SELECTED TEXT:
Washington tried to fence off Anthropic's strongest models. Wall Street is already treating the spillover as a trade on Chinese open-source AI, with Zhipu on the long side and MiniMax under pressure before a July share unlock.
The Trump administration gave Chinese AI firms the sort of opening they could not have bought. On June 12, the US Commerce Department ordered Anthropic to cut off access to Fable 5 and Mythos 5 for foreign nationals, including foreign-national employees inside Anthropic itself. Business Insider reported that Anthropic received the letter at about 5:21 p.m. ET on Friday and responded by disabling the models for everyone, because selective compliance was not practical.
By Monday morning in Hong Kong, investors had found the obvious beneficiary. Zhipu AI, now branded internationally as Z.ai and listed as Knowledge Atlas Technology, rose as much as 48% before closing up 33%. That is not a normal reaction to a regulatory order aimed at a US company. It is what happens when a closed American model suddenly looks politically fragile and a Chinese open-source rival arrives with code, weights and a permissive license at exactly the right moment.
JPMorgan moved first, raising its price target on Zhipu from HK$950 to HK$1,400 while keeping an overweight rating and downgrading MiniMax. Bank of America then initiated coverage with a buy on Zhipu at a HK$1,250 target and a more cautious buy on MiniMax at HK$500. You do not need to dress this up. The banks have turned a policy shock into a long Zhipu, short MiniMax setup, with one company getting the open-source tailwind and the other facing a supply event investors can mark on a calendar.

REQUIRED ACTION A: Update the stretch of the article from "The Trump administration" to "was not practical." by replacing "Friday" with "Thursday", and write out that stretch.
REQUIRED ACTION B: Translate this sentence from the article into Spanish: "That is not a normal reaction to a regulatory order aimed at a US company."

STUDY MATERIAL:
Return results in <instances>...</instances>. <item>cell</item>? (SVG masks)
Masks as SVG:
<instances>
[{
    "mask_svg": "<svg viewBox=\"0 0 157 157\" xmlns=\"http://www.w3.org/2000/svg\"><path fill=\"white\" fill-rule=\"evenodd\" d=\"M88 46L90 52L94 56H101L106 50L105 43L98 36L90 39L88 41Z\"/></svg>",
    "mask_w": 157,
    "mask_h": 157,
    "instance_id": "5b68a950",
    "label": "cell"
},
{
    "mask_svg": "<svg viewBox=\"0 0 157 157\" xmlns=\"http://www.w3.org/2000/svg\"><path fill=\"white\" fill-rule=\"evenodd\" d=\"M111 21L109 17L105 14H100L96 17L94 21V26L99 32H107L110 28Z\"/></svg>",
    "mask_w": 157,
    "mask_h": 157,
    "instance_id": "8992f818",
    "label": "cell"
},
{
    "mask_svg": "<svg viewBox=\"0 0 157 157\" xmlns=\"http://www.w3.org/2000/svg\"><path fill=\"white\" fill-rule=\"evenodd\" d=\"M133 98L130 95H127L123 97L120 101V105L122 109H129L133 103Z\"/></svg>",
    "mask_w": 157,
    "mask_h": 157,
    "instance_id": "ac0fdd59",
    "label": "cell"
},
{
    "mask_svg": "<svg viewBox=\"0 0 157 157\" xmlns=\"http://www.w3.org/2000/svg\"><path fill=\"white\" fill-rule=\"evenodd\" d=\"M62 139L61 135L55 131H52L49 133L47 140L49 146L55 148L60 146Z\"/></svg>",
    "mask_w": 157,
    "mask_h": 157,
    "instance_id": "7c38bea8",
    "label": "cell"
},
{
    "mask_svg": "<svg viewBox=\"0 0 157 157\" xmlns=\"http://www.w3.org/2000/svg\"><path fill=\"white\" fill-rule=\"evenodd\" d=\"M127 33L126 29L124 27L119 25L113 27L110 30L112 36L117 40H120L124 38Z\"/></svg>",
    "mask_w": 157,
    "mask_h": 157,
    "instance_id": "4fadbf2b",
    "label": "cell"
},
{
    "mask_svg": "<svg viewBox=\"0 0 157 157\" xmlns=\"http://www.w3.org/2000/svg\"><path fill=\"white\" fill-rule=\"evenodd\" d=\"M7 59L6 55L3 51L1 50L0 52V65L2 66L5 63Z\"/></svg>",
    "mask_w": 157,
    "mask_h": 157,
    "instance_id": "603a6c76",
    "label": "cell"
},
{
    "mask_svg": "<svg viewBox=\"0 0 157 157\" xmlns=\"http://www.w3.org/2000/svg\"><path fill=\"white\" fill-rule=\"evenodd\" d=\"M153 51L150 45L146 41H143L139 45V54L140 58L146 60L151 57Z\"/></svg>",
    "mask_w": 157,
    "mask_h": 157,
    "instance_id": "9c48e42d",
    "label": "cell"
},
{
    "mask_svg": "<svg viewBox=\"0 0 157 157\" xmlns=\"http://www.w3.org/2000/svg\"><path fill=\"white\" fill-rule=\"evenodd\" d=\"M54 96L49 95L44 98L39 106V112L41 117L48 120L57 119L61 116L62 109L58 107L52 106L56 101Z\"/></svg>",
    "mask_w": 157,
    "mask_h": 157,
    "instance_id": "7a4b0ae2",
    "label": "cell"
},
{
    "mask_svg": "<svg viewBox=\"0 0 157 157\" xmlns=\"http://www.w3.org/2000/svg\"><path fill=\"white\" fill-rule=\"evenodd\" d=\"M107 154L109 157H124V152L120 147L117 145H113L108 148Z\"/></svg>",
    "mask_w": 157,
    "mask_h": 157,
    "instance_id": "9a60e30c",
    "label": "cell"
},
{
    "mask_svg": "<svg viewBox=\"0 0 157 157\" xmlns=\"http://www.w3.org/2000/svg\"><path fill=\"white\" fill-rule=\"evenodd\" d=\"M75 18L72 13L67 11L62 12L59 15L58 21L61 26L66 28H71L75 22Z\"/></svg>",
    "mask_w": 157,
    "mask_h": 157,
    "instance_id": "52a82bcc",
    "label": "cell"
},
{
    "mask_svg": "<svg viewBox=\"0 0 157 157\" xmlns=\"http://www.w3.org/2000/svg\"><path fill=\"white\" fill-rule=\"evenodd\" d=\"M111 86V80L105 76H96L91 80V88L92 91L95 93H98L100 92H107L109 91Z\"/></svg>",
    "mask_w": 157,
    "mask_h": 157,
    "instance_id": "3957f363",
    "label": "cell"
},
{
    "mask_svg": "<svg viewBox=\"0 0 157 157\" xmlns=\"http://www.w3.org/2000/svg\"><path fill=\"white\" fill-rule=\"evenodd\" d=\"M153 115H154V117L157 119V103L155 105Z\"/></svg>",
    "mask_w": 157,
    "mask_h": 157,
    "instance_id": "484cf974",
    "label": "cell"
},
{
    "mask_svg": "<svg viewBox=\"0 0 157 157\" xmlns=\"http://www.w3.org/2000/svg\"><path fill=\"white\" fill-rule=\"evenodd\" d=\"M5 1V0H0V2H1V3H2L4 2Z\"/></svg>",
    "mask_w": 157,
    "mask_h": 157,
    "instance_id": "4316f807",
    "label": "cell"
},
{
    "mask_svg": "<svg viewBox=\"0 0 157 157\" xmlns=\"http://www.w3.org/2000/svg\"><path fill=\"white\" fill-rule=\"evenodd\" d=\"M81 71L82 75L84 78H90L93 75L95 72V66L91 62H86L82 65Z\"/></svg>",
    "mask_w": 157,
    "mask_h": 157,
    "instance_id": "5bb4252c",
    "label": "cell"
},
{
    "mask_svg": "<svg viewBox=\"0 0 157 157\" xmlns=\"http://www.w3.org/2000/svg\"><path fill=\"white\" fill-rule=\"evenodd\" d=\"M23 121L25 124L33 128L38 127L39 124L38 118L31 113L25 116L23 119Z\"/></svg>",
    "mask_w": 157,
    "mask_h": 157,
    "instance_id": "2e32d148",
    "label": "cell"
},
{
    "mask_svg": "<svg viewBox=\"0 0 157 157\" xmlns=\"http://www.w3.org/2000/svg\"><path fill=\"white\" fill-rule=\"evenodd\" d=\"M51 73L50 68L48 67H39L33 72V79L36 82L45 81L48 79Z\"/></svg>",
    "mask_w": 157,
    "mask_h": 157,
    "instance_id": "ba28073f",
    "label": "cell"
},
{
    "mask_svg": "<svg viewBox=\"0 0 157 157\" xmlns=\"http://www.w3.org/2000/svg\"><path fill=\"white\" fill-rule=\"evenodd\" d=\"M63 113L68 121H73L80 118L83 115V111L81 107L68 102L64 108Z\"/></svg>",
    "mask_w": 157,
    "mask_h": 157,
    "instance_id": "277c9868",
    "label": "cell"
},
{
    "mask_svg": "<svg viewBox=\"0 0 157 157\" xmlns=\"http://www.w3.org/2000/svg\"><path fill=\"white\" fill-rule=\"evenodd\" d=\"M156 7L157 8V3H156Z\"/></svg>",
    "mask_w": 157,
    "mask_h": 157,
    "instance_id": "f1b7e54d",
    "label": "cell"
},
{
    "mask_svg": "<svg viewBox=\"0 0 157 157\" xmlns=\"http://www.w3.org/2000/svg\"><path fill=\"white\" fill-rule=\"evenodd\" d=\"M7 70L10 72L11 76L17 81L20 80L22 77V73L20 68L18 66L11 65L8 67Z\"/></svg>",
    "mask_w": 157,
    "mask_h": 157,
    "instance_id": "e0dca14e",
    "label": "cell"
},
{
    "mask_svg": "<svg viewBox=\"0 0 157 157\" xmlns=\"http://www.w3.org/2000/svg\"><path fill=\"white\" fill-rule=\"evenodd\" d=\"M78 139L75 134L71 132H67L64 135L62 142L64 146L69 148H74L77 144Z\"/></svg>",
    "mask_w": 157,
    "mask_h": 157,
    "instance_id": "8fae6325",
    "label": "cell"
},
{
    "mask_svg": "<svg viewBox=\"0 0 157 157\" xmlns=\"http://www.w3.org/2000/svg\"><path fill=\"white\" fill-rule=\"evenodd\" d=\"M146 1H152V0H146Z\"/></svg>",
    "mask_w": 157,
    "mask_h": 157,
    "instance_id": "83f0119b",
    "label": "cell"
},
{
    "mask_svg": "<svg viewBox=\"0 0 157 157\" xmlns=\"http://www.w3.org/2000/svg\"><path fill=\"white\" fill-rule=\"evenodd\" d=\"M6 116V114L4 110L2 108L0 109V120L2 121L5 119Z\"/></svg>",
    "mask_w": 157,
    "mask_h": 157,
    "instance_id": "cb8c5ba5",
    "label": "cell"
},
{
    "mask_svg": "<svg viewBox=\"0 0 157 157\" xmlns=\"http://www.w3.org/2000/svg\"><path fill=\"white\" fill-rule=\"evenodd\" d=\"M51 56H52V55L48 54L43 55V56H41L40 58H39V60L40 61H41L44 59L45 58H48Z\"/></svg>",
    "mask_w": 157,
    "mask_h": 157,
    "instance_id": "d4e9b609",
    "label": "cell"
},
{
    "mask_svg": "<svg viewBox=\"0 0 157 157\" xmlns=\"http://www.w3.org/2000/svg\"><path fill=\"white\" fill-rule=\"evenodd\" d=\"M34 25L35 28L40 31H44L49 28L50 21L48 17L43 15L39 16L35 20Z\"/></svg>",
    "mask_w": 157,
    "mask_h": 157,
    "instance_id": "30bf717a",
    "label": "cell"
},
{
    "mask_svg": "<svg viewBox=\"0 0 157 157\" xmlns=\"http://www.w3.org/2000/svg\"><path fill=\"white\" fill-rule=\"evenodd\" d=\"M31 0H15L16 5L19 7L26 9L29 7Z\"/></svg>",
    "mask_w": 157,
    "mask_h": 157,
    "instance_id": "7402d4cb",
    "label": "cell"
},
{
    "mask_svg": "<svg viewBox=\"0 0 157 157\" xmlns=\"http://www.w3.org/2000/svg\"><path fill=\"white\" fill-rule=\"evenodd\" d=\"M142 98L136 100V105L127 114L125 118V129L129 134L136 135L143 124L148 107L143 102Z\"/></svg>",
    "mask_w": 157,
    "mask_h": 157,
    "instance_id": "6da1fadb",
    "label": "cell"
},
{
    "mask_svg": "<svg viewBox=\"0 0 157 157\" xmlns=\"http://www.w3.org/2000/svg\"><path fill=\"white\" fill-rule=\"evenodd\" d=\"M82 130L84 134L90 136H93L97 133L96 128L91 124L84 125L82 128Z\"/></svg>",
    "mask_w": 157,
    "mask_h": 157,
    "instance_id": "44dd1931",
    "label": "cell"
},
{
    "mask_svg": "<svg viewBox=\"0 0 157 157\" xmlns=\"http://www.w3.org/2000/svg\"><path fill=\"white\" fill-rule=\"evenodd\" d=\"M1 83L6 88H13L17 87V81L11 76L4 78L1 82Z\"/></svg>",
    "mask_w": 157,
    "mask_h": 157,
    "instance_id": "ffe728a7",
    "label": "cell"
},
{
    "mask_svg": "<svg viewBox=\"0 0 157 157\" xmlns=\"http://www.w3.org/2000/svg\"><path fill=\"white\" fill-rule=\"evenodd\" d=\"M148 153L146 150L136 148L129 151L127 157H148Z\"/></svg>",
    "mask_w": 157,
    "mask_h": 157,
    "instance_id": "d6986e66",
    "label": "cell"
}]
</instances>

TASK OUTPUT A:
The Trump administration gave Chinese AI firms the sort of opening they could not have bought. On June 12, the US Commerce Department ordered Anthropic to cut off access to Fable 5 and Mythos 5 for foreign nationals, including foreign-national employees inside Anthropic itself. Business Insider reported that Anthropic received the letter at about 5:21 p.m. ET on Thursday and responded by disabling the models for everyone, because selective compliance was not practical.

TASK OUTPUT B: Esa no es una reacción normal ante una orden regulatoria dirigida a una empresa estadounidense.